In a blog post on Google, the CEO of NAMI Mary Giliberti, said she wanted to use Google to increase the proportion of U.S. citizens who actually seek help for depression.
“Clinical depression is a very common condition, in fact, approximately one in five Americans experience an episode in their lifetime.
“However, despite its prevalence, only about 50 percent of people who suffer from depression actually receive treatment,” Gilberti said.
Google said those who click through from the search suggestion will see a “Knowledge Panel” which will give you an option to “check if you are clinically depressed”.
The test, called a PHQ-9, is described by the search engine as a clinically validated screening questionnaire and is designed to test what level of depression a person may be suffering.

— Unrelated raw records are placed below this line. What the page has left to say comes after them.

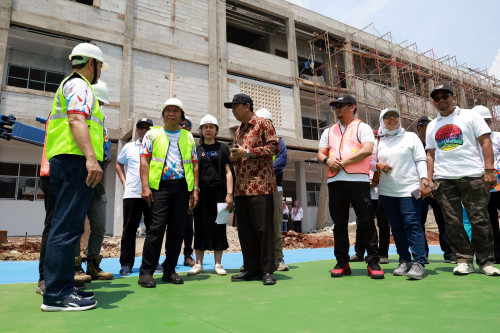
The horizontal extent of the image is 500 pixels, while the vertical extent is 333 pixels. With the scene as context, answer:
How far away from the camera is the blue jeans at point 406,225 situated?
3.22 metres

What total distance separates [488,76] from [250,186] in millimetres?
32104

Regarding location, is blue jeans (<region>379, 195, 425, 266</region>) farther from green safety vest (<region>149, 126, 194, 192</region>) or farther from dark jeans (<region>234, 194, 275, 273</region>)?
green safety vest (<region>149, 126, 194, 192</region>)

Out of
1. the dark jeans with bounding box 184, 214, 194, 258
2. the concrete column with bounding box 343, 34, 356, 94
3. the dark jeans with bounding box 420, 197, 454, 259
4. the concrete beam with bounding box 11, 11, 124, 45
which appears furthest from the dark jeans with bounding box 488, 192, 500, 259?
the concrete column with bounding box 343, 34, 356, 94

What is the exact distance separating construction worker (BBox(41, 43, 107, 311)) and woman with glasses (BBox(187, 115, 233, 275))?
1.59m

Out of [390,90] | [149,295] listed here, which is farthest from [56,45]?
[390,90]

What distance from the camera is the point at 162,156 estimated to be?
325 cm

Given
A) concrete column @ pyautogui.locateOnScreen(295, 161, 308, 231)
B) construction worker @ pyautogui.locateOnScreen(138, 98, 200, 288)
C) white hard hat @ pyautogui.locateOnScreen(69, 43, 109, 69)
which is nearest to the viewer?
white hard hat @ pyautogui.locateOnScreen(69, 43, 109, 69)

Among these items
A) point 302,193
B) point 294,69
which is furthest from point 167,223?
point 294,69

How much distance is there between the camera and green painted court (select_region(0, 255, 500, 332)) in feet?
5.40

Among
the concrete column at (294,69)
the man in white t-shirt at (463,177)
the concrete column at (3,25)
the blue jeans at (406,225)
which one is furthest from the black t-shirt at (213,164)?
the concrete column at (294,69)

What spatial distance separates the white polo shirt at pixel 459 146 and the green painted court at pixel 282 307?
3.31 feet

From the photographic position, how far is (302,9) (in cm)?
1908

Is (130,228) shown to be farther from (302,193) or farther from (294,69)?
(294,69)

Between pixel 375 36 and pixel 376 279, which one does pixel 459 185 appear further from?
pixel 375 36
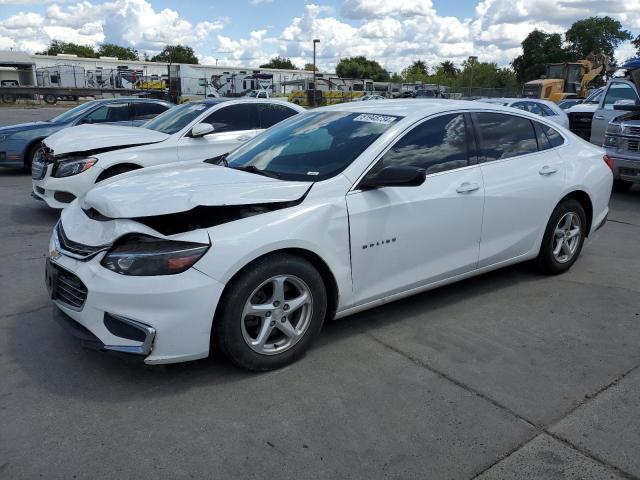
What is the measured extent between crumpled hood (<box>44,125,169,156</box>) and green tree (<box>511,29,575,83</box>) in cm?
8815

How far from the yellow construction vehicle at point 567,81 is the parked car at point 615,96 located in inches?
844

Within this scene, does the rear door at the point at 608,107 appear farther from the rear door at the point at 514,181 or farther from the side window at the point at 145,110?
the side window at the point at 145,110

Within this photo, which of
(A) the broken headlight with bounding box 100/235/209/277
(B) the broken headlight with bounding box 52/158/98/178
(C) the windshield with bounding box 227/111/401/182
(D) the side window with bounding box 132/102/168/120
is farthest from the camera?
(D) the side window with bounding box 132/102/168/120

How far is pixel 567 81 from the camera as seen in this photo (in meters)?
34.0

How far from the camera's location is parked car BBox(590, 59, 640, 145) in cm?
1027

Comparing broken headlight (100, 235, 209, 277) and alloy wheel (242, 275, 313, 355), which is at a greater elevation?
broken headlight (100, 235, 209, 277)

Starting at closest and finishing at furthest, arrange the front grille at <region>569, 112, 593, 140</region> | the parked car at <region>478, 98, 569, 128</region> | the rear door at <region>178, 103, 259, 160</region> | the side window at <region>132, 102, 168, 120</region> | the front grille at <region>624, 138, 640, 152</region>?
the rear door at <region>178, 103, 259, 160</region>, the front grille at <region>624, 138, 640, 152</region>, the side window at <region>132, 102, 168, 120</region>, the parked car at <region>478, 98, 569, 128</region>, the front grille at <region>569, 112, 593, 140</region>

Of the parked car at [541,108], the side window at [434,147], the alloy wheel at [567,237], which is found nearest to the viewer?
the side window at [434,147]

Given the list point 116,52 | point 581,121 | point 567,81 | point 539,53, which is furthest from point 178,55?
point 581,121

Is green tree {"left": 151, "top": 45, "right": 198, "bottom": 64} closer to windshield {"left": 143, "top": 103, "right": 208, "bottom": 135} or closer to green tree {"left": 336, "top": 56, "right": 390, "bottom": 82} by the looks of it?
green tree {"left": 336, "top": 56, "right": 390, "bottom": 82}

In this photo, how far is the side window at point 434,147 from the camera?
4000 millimetres

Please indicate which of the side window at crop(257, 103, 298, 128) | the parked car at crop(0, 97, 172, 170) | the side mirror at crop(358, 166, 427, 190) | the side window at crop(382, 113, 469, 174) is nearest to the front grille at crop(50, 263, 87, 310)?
the side mirror at crop(358, 166, 427, 190)

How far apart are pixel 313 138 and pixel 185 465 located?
8.38 feet

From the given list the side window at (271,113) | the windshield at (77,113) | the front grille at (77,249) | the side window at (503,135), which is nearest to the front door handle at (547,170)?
the side window at (503,135)
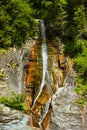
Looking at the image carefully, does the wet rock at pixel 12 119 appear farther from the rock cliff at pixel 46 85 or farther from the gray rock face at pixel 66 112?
the gray rock face at pixel 66 112

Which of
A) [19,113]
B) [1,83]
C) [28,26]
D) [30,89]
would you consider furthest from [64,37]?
[19,113]

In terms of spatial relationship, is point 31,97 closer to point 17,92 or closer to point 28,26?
point 17,92

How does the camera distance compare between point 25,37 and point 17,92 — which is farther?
point 25,37

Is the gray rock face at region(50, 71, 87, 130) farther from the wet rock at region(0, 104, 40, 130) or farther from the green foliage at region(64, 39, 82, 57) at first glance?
the green foliage at region(64, 39, 82, 57)

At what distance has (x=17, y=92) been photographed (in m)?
16.7

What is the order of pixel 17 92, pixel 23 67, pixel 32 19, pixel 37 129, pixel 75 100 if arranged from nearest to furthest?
pixel 37 129, pixel 75 100, pixel 17 92, pixel 23 67, pixel 32 19

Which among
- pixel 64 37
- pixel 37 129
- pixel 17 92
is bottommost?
pixel 37 129

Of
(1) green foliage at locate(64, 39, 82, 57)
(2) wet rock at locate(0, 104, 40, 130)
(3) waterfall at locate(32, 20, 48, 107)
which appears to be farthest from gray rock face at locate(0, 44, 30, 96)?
(1) green foliage at locate(64, 39, 82, 57)

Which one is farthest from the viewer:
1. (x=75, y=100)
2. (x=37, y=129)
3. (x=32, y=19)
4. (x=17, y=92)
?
(x=32, y=19)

MY STEP-DAUGHTER STACI told me that the day before she clocked up 17,000 steps on her FitBit. Her eyes glowed, she was so proud. Now I’ve heard of 11,000 steps in a day, which is a pretty high number. But 17,000? So I asked Staci what activities she did on that day. Well, she said, I fed the chickens and the ducks, and collected the eggs. And I worked in the garden, pulling weeds and picking tomatoes and peppers. And I went to Walmart.
Nothing else, I asked? Well JC and I rode our horses in the morning, Staci said. Aha! The light bulb went on. Your FitBit was counting the horse-steps as well as your steps, I suggested. And the horse makes four steps to every two human steps. I leaned back. Your horse probably contributed 10,000 steps to your FitBit, and maybe you contributed the other 7,000. And finally, if a horse with four legs were to run, the number of FitBit steps would spike upwards.
Staci shook her head, but had to laugh. When I warned her with a smile: I’m gonna tell everyone I know about your 17,000 fake steps, her bright eyes twinkled. Don’t you dare, she said.